- Work to complete
[A] In the newspaper column, what date is given for the start of the surviving Star-Advertiser?
[B] Rewrite the newspaper column between "ROLE OF THE" and "know the difference?", inclusive, renaming "one paper community" as "single-newspaper community" wherever it appears.
[C] Extend the column about life in a one-newspaper town, picking up right after its last sentence.

- Document text
HOW TO SUCCEED IN A ONE NEWSPAPER TOWN
By Jay Fidell
After decades of thrills and chills as to which paper was going first, the Advertiser is “it” and the Star-Bulletin gets to inherit the circulation. It won’t have to do much to inherit the circulation. Some say it’ll have to “win over” the Advertiser readers, but I think they’ll be eager for a paper.
The Star-Bulletin will probably hire some Advertiser people, but the reality is they don’t have to increase their “news hole” or staff to inherit the circulation. They don’t have to spend money to win anyone over. Against the union, they’re unlikely to make much room for refugee journalists.
Starting June 7th, the surviving Star-Advertiser will probably be no bigger than today’s Star-Bulletin, but will draw the circulation of both the Star-Bulletin and the Advertiser. It will be double fold broadsheet, and will in that way remind us all of the Advertiser, rest its soul.
ROLE OF THE SURVIVOR
The question is whether it’ll feature front page crime stories the way the Star-Bulletin regularly does or tend toward leading stories on larger issues. And that’s the reason for my blog – to explore the role and implications of the surviving paper in what will be a one paper community.
In a one paper community, that paper can really let things go, and what are we to do about it. They can print anything that suits them, or avoid printing anything they like, and the hard core paper readers will subscribe nevertheless. Indeed, how will they know the difference?
You can say those readers have the option of going online to get their news, and undoubtedly some will or would, but only some. This is where the generations divide – the younger readers will go to the net and the older ones will require the paper to be in paper and stay that way.
I suppose you can say all news is local. For national and international news, you can go to a myriad of sources to find out what’s going on. It’s the local news that connects us to our neighbors and binds us to our community. Without it, we’re detached and disconnected.

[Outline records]
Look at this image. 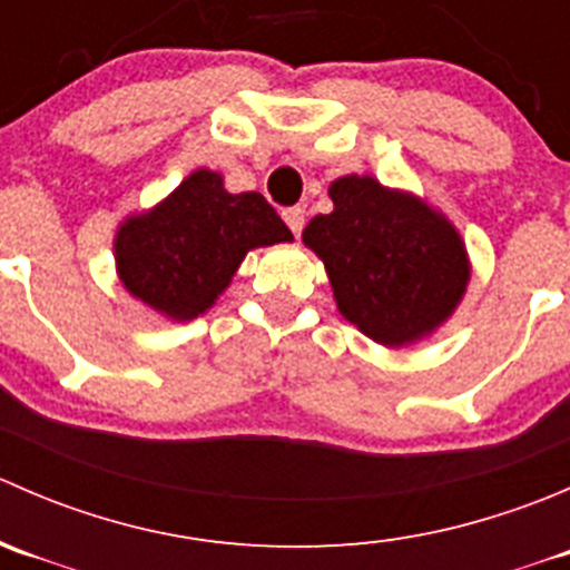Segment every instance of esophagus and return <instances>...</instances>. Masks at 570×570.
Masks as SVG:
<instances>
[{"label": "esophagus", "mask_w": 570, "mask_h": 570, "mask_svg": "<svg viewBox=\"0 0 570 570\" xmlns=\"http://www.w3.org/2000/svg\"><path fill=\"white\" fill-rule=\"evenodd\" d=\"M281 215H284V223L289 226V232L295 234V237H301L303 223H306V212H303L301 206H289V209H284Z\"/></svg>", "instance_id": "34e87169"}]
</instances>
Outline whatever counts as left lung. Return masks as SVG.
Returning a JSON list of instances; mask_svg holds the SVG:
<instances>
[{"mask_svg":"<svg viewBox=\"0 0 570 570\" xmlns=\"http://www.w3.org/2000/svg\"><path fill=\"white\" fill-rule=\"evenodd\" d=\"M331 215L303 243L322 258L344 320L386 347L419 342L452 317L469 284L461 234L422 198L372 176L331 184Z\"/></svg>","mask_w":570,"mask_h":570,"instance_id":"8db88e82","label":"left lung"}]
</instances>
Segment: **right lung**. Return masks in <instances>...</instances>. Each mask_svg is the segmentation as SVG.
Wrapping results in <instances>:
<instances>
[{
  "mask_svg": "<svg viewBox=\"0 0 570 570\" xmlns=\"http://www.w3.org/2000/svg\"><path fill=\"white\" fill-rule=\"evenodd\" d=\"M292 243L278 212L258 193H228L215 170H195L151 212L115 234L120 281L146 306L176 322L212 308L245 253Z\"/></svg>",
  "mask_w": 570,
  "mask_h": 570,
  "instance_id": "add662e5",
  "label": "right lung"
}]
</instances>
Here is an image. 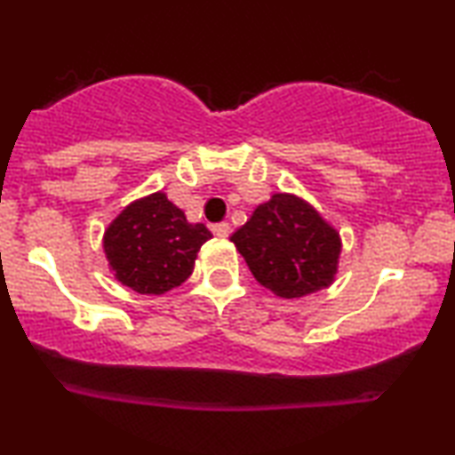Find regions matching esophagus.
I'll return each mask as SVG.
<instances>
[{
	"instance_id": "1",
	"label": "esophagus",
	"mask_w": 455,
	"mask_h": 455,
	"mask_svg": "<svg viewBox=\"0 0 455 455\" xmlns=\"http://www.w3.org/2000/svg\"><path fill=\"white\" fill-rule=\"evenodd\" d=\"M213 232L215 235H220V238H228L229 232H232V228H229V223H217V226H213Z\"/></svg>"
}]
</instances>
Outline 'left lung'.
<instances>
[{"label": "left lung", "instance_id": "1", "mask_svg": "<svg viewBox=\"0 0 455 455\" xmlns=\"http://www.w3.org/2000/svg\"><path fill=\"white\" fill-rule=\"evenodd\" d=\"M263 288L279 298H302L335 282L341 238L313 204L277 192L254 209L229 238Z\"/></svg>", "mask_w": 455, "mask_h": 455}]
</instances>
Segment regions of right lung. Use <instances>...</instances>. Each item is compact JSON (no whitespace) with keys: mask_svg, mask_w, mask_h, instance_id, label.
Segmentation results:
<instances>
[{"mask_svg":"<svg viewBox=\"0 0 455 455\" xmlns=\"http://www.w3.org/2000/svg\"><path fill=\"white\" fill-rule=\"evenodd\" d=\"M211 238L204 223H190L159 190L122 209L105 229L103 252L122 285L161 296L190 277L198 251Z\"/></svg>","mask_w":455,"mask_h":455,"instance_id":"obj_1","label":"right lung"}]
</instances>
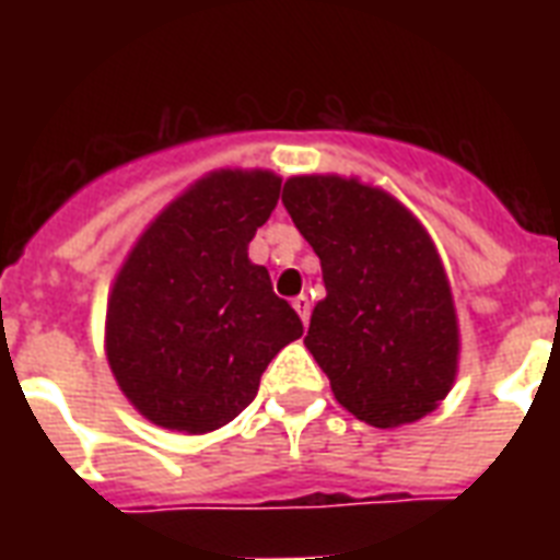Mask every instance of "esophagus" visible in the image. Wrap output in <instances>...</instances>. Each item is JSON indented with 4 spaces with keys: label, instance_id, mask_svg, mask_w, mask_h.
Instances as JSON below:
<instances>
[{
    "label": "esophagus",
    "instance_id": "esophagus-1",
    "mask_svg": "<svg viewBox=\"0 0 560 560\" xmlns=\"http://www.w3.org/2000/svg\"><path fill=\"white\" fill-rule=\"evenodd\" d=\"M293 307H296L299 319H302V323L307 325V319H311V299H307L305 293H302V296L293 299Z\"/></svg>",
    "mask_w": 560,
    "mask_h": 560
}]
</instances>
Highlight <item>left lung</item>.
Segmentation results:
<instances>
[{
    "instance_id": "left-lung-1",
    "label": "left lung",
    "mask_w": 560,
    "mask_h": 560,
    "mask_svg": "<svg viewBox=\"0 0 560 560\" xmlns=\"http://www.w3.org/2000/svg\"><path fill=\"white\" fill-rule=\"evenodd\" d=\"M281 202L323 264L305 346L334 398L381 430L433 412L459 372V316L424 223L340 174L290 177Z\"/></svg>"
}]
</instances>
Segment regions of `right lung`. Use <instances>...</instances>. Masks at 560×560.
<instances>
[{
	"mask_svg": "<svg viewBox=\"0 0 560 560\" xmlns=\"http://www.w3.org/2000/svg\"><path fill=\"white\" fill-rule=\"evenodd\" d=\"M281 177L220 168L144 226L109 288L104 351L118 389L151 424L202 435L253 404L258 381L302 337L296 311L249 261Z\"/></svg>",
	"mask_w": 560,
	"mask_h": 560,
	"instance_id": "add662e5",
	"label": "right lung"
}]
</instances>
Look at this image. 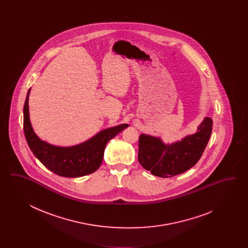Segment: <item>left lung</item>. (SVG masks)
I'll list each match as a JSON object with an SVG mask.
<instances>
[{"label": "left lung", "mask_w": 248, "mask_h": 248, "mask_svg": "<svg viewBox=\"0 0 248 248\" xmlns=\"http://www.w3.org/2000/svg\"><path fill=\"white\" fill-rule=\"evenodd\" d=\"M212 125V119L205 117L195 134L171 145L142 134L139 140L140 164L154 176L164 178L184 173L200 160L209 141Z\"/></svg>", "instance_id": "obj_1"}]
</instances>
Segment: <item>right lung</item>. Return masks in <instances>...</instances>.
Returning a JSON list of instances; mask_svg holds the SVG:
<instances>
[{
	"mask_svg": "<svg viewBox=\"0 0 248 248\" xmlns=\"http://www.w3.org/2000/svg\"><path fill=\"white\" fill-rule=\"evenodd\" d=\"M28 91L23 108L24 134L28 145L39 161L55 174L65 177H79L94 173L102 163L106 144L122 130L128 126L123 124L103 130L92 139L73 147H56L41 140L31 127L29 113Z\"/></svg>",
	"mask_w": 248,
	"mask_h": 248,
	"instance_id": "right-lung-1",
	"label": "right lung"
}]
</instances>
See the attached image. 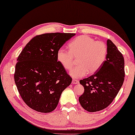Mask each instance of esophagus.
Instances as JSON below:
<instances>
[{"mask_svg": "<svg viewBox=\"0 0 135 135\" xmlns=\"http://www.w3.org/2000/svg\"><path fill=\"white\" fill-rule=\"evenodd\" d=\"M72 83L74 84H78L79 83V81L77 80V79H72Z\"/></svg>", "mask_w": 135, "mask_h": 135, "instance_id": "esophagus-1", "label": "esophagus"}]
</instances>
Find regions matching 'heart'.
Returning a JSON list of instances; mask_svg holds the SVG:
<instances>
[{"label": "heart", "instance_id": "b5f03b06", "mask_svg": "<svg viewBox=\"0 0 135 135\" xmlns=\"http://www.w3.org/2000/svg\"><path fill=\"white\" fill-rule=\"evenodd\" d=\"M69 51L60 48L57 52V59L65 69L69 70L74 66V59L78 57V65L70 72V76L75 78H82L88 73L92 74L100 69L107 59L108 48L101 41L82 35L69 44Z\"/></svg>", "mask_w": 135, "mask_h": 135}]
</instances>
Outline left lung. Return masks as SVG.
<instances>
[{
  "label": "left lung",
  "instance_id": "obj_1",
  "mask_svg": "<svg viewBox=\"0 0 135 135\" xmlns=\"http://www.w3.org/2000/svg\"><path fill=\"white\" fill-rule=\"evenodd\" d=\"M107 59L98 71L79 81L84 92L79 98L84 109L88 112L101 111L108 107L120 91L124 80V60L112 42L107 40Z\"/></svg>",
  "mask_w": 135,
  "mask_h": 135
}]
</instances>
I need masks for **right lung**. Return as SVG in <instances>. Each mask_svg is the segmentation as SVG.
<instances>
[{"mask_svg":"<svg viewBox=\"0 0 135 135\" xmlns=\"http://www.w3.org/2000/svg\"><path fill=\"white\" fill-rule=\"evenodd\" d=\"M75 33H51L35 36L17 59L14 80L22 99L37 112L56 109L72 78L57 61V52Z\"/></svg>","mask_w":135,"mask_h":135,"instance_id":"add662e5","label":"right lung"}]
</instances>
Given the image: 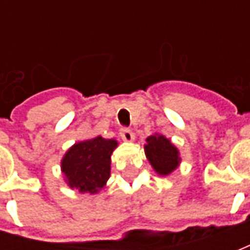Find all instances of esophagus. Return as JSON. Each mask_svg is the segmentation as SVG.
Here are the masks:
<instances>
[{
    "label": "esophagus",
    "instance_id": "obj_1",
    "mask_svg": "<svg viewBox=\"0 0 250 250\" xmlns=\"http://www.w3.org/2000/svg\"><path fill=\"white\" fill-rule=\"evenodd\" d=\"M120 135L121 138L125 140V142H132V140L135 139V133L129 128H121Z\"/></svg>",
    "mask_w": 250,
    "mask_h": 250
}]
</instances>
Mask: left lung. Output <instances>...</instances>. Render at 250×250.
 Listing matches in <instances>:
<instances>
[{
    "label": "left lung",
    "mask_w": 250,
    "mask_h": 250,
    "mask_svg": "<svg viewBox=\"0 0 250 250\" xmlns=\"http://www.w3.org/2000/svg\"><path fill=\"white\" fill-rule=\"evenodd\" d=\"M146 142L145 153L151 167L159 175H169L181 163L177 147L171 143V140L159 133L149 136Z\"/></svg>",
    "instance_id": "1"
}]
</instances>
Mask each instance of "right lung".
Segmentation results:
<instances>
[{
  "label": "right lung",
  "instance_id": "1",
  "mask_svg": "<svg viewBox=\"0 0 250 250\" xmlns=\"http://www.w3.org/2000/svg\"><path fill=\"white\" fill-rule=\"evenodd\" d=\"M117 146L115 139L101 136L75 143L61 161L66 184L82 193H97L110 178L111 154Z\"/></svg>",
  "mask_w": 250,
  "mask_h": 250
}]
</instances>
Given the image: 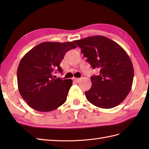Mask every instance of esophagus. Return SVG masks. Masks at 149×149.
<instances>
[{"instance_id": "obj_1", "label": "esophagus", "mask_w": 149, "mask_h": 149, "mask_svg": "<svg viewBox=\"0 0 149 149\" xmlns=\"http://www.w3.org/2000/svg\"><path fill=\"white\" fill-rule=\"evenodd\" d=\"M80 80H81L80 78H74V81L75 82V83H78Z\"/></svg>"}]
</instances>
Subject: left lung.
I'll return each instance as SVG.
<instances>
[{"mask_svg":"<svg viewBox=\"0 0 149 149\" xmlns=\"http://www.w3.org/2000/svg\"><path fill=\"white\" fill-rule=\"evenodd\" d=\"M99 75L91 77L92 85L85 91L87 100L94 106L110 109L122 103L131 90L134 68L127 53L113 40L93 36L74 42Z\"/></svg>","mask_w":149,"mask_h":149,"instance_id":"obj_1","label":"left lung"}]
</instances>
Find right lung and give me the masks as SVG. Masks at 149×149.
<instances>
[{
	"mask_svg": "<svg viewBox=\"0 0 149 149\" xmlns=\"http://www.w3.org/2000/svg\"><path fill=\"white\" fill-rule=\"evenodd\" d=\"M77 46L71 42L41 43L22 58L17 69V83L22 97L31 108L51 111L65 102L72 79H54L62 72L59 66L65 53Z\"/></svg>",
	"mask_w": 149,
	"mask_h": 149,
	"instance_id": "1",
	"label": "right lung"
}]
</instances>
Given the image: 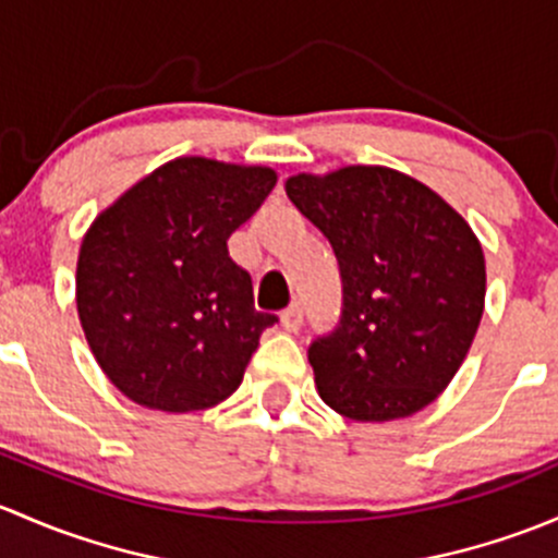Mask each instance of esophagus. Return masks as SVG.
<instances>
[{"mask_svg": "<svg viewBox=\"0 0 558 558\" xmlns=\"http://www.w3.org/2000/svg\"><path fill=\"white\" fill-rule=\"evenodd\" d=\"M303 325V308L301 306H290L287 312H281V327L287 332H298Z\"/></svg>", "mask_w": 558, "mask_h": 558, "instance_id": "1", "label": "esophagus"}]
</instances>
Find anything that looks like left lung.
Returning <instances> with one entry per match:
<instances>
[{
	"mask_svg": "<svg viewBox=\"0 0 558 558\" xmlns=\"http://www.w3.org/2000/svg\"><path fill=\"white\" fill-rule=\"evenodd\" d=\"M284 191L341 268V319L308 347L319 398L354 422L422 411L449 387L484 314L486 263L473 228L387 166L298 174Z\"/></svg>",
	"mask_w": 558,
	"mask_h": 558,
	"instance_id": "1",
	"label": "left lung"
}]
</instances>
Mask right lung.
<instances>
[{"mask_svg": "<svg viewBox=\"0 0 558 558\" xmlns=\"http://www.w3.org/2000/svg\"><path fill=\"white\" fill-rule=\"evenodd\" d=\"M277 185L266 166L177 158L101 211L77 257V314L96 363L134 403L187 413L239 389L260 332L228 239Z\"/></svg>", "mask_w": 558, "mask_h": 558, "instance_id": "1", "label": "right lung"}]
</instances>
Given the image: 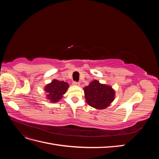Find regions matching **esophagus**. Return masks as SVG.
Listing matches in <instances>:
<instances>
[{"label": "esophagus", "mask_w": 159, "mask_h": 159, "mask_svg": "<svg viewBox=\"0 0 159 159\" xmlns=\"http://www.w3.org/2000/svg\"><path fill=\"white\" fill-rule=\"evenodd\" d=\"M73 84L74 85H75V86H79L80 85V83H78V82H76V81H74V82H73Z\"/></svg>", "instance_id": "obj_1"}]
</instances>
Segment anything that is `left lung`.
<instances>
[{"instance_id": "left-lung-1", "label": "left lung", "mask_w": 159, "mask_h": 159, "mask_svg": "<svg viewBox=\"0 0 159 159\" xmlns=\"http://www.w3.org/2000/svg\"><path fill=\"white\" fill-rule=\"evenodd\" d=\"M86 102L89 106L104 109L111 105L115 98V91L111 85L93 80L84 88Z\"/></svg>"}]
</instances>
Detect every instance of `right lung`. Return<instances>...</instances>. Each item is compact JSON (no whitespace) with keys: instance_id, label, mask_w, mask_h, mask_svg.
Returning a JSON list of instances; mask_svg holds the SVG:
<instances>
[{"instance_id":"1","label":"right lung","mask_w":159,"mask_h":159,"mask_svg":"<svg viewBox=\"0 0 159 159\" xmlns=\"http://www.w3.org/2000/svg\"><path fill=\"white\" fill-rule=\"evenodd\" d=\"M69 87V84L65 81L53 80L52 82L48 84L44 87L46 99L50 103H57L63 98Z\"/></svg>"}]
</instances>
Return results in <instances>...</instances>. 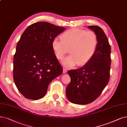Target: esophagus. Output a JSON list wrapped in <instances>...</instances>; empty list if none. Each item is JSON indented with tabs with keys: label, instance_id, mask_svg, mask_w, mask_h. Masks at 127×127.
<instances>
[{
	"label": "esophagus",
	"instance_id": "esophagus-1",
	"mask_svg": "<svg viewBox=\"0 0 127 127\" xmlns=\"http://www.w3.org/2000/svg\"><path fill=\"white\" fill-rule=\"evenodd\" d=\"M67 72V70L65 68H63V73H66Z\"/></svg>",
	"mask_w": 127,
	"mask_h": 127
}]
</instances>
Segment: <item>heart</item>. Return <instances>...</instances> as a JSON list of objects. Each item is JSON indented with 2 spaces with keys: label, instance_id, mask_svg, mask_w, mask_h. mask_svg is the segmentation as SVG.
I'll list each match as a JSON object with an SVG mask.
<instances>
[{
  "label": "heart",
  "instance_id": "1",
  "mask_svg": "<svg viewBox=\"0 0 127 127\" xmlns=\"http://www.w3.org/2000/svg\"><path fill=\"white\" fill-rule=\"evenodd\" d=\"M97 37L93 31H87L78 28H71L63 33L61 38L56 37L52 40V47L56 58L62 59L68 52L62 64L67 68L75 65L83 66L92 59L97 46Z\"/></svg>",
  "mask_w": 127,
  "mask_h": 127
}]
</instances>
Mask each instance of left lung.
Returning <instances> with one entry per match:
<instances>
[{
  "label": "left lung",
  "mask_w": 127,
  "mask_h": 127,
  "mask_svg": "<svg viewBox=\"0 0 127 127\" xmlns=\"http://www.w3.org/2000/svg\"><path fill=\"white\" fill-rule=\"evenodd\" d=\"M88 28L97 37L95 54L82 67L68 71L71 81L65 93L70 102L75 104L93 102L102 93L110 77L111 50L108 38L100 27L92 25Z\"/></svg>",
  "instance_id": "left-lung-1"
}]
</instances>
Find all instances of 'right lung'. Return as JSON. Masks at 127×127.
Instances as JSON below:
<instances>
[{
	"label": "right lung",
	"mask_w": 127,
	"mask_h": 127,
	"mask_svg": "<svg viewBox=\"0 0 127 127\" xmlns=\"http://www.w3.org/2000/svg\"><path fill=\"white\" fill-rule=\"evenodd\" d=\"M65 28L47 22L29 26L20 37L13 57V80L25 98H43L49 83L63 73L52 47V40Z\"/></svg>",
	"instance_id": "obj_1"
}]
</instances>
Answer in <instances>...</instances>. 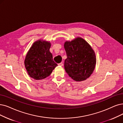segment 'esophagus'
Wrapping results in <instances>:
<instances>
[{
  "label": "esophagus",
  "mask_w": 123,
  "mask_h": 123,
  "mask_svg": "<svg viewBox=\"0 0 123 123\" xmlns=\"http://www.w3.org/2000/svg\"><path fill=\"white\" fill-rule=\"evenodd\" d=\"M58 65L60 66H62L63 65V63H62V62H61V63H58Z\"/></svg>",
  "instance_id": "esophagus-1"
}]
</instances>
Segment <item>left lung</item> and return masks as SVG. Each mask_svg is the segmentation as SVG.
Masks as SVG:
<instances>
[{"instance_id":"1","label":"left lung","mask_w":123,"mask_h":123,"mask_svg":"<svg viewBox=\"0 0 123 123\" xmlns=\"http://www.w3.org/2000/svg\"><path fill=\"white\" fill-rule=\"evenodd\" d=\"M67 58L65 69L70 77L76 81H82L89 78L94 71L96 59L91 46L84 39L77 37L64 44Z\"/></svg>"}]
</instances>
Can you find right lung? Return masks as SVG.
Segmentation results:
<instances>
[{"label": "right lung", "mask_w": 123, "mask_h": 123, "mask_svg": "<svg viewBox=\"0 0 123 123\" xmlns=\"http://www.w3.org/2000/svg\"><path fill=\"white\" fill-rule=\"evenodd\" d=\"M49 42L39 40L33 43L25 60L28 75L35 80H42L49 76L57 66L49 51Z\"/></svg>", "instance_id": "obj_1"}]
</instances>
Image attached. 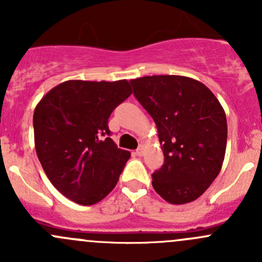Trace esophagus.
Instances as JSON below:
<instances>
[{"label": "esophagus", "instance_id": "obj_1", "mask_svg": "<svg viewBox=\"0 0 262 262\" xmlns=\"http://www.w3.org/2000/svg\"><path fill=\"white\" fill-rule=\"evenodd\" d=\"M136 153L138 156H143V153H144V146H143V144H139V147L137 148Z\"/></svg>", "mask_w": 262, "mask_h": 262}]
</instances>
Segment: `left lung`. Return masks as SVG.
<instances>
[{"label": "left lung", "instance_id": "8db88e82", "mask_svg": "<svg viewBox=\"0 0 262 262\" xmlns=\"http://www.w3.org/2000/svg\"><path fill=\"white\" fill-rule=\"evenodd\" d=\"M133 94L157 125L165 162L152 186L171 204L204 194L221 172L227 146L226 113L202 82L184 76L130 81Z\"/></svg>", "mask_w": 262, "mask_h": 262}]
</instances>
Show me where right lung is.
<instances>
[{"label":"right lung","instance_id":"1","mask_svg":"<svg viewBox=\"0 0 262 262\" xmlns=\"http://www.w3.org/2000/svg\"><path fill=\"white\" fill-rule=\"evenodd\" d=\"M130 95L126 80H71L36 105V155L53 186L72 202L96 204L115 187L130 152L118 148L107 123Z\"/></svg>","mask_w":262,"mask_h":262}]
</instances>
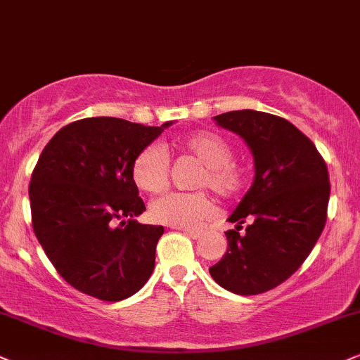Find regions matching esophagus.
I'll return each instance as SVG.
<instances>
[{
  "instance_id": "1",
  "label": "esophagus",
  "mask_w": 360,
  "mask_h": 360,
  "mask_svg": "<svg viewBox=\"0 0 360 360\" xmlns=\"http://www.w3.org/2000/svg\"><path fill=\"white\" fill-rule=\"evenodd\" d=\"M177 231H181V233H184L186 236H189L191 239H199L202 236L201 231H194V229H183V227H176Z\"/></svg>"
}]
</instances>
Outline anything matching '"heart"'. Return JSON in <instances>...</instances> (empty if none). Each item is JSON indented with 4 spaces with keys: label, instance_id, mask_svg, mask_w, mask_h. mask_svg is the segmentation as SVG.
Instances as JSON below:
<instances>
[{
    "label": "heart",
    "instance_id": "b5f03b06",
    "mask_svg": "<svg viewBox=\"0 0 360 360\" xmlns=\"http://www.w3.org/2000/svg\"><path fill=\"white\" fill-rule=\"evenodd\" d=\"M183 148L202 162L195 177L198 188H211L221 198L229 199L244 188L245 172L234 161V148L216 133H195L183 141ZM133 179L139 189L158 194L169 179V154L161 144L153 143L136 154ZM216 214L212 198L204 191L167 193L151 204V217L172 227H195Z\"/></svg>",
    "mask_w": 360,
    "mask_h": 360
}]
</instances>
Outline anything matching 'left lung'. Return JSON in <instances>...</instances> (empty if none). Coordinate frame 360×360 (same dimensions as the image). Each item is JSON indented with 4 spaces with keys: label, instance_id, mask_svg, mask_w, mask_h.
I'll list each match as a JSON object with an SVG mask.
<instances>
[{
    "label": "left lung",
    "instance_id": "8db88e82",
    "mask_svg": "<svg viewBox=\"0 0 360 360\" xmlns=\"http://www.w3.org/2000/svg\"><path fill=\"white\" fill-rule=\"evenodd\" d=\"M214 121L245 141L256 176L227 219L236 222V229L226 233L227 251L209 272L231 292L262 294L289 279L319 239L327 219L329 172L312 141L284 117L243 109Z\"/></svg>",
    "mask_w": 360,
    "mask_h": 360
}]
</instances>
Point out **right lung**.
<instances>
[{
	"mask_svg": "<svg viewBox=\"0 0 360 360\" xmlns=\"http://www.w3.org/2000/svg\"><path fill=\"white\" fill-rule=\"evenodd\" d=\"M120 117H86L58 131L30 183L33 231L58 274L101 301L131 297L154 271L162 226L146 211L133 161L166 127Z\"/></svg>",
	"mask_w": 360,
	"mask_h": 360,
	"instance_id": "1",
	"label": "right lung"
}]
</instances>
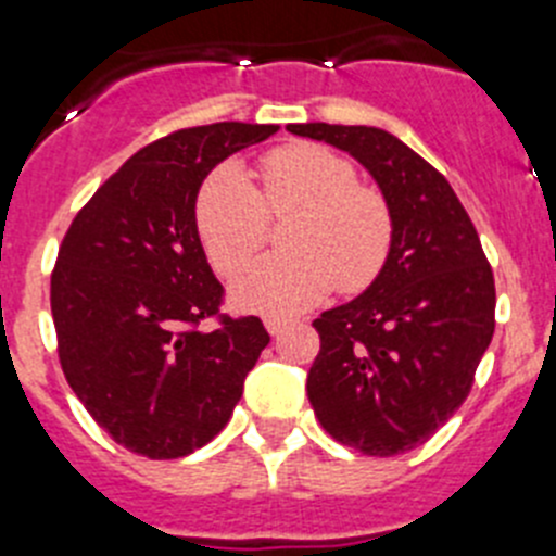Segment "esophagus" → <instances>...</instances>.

- Answers per task
[A] June 7th

[B]
ROLE OF THE SURVIVOR
The question is whether it’ll feature front page crime stories the way the Star-Bulletin regularly does or tend toward leading stories on larger issues. And that’s the reason for my blog – to explore the role and implications of the surviving paper in what will be a single-newspaper community.
In a single-newspaper community, that paper can really let things go, and what are we to do about it. They can print anything that suits them, or avoid printing anything they like, and the hard core paper readers will subscribe nevertheless. Indeed, how will they know the difference?

[C]
More, it enhances the quality of our community, and without it we are less of a community. In that way, a newspaper reporting local news has a profound effect on our lives. We want to know and we need to know what the people around us are doing, and how that affects us.
This, in my view, is the problem. Because they need to know, people trust the word in print. It’s a great trust that falls on the diminishing newspapers or in this case the one newspaper. We trust them to tell us the truth and not to omit anything. It’s more now a sacred trust.
SECOND HAND READERS
Papers are a primary information lifeline. Even if you don’t read them yourself, lots of people around you do. Those people tell what they found out from the papers and you listen, and this makes you a second hand reader, like someone who breathes second hand smoke.
If there’s something in the paper that’s wrong, or missing, you, as part of a networking group of primary and second hand readers, are affected by the error. You rely on the paper even though you don’t think you do.
In a two newspaper community, the papers do look across the street to see what the other is doing and reporting, and not reporting. That’s the nature of competition and invidious comparison. In a one newspaper community, that kind of competition doesn’t happen.
Will the surviving paper in a one paper community be as careful without the other one to look over its shoulder? Intentional or otherwise, its errors and agendas can have a profound effect on what we individually and collectively learn and ultimately do. This is no small thing.
What would have happened had there been only one paper when the Advertiser refused to print Randy Roth’s Broken Trust article? You got it – that story would never had been printed, we would never have known, the events that followed would never have happened and the abuses at the Bishop Estate might never have been addressed.
This is not just a matter of informing the public – informing the public also changes the way they think and act. It changes events and thus history. News is never in a vacuum. So it’s really scary to think that in a one paper community there are things we might never find out about.
Perhaps a scandal that we might prevent next time, a threat that we might otherwise respond to, an epidemic that might present a risk to the community, a criminal who might repeat his crime, or an opportunity that might offer us all a break. Knowledge is power, and safety.
The possibilities are endless, and the level of trust we can and do repose in the papers is therefore extraordinary and a cornerstone of our society. That’s why the loss of one of only two papers in a given community is such a problem.
A DRAMA OR PERHAPS A TRAGEDY
The threat of losing one of our two papers has been nipping at our heels for twenty years or more, somehow running a parallel to the loss of our symphony. Both show that our tastes and interests have changed, and not necessarily for the better. A drama or, better put, a tragedy.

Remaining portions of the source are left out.